Some neologisms are wed so effortlessly to the zeitgeist of their time that they are all but destined for linguistic immortality, even from the moment of their conception. One week ago, Time magazine acquainted the world with “beta marriage”, a conceptual try-and-buy marriage which can either be formalized or dissolved at the end of a two-year trial period. In a survey of American adults, 43% of the Millennial generation said they would be interested in this arrangement.

The theoretical appeal of beta marriage is simple. If, at the end of the trial period, a couple found they were not sufficiently satisfied with each other’s partnership, they could go separate ways without legal penalty. This is a horrifying idea to the older generation, but to Millennials it is nothing short of intoxicating.

Leaving aside my personal feelings on beta marriage, it’s clear that generation-specific assumptions about marriage separating Millennials from their grandparents are at the root of this discrepancy. The rising generation is the second (after their parents) to believe that marriage is in its essence a union of love and commitment, and that its defining good is mutual personal fulfillment. Previous generations, in contrast, saw marriage as the way that a couple started a family together—love and fulfillment certainly attended healthy marriages, but these things did not identify or consummate the union.

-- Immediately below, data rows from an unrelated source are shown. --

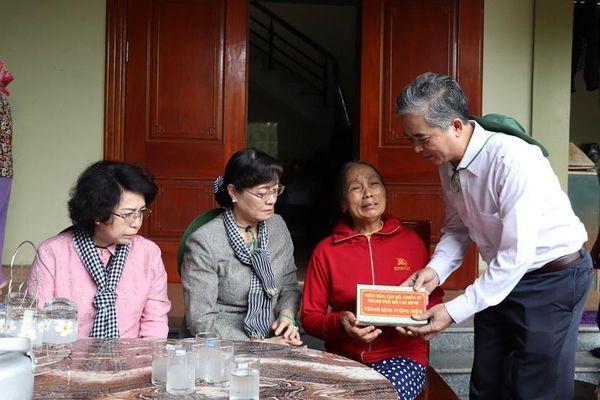 Đoàn đại biểu Quốc hội TP.HCM hỗ trợ 2,2 tỉ cho Nghệ An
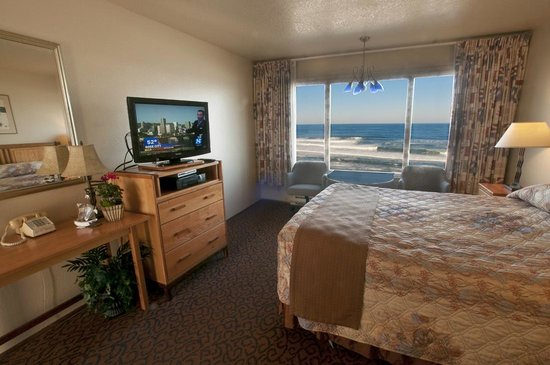 Nordic Oceanfront Inn: Queen Studio Awesome View!!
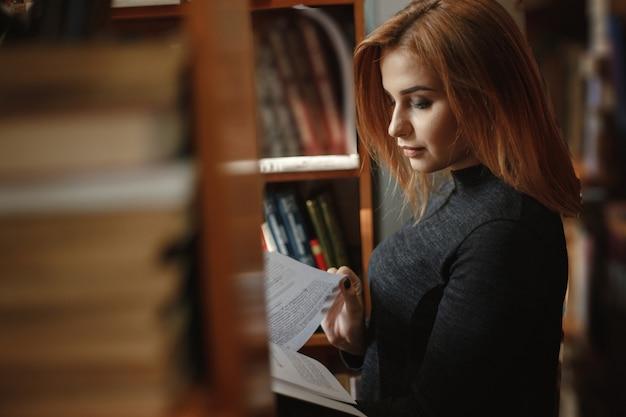 도서관에있는 여자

Millennials with the love-centric view find it difficult to make a philosophical criticism of a trial marriage institution—doesn’t love come and go? Can’t commitment mutually fade? In the conjugal view, however, permanence is imperative because the very appeal of marriage is that it binds a family, so that each child conceived will be born and raised by his or her mother and father.

Why are views of marriage changing so rapidly? The study’s author suggests it’s because Millennials are “nimble and open to change”. But regardless of my generation’s personality profile, it would be almost impossible for their views on marriage not to dissolve into near-meaninglessness given their institutional surroundings. The conjugal, child-centric view of marriage is definitionally offensive to an epicene marriage institution.

As the world watches Millennials ask ever more unsettling questions about marriage—why must marriage be permanent? Why must it be sexually exclusive? Why must it be restricted to two? Why must the government be involved in the first place?—some of us will remain entirely unsurprised. Watch for “beta marriage” to stick around in our lexicon, and for worse and more enterprising marital innovations to come.